Approximately 66% of all global surfaces are covered by clouds [Wilson & Jetz 2016]. While some areas are very rarely covered by clouds, others present cloud occurrences above 75%, which reduces the opportunity of optical sensors to measure a clear surface signal. Thus, an accurate cloud screening algorithm is needed for most downstream applications. To provide reliable and consistent cloud masking algorithm results, an independent validation source that fulfills a set of requirements is needed. While a few studies have quantitatively inter-compared some of the state-of-the-art cloud detection methods using reference datasets, until most recently, no study had compared the used reference datasets themselves.
There are only a few available reference datasets that can be used for cloud mask validation. Before the Cloud Masking Intercomparison eXercise (CMIX), conducted within the Committee on Earth Observation Satellites (CEOS) Working Group on Calibration & Validation (WGCV), no independent analysis on the quality and usability of Sentinel-2 and Landsat 8 reference datasets (Baetens & Hagolle 2018, Hollstein et al. 2016, Paperin et al. 2021a, Paperin at al.2021b, Skakun et al. 2020, U.S. Geological Survey 2016) had been made, nor had they been compared. Results from CMIX revealed that all datasets have shortcomings. One major shortcoming of all reference datasets is the manual - and thus to a certain extent subjective - interaction needed to generate the cloud masks, which potentially introduces a bias and leads to temporarily very limited reference datasets.
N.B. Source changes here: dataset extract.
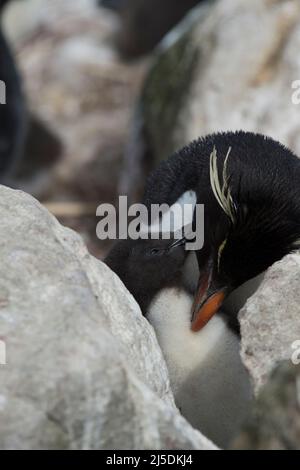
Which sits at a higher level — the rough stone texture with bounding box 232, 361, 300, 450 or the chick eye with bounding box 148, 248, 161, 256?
the rough stone texture with bounding box 232, 361, 300, 450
In 2020, Skakun et al. showed the usefulness of sky images from ground-based cameras for satellite-based cloud mask validation and presented an inexpensive approach for the generation of such data using a Raspberry-PI based system. While those approaches still relied on manual interaction, the work presented here aims to develop automated procedures for the generation of reference datasets. Within the ESA Quality assurance framework for Earth Observation (QA4EO), and in cooperation with University of Maryland/NASA, a stereo pair of Raspberry-PI based sky cameras were installed at La Sapienza University in Rome. In addition, a new ceilometer, called RAP (Raymetrics Aerosol Profiler) was installed in the QA4EO framework, to validate the sky camera-based cloud heights. Together with an additional pair of cameras placed at the Goddard Space Flight Center in Greenbelt, MD, USA, the Rome site is used as a testbed to develop algorithms for automated reference dataset generation. The goal of the work presented here was to analyze the general requirements for a reference dataset for validation of satellite-based cloud masks, and to evaluate the suitability of the sky camera approach and, if necessary, to propose modifications for the improvement of the measurement setup.
The strength of the tested sky camera approach is a nearly continuous measurement in very short time intervals, allowing the data to be used as validation source for a great number of different optical satellite sensors. However, some challenges are still present in the measurement setup, such as the comparison of clouds observed from different viewing points and the appropriate matching of satellite and camera images which considers the effects of lens distortion. While the approach is under development, if proven robust, the quite inexpensive setup would allow for an expansion towards a global network of sky cameras, potentially providing a unique multi-temporal, near real-time validation source.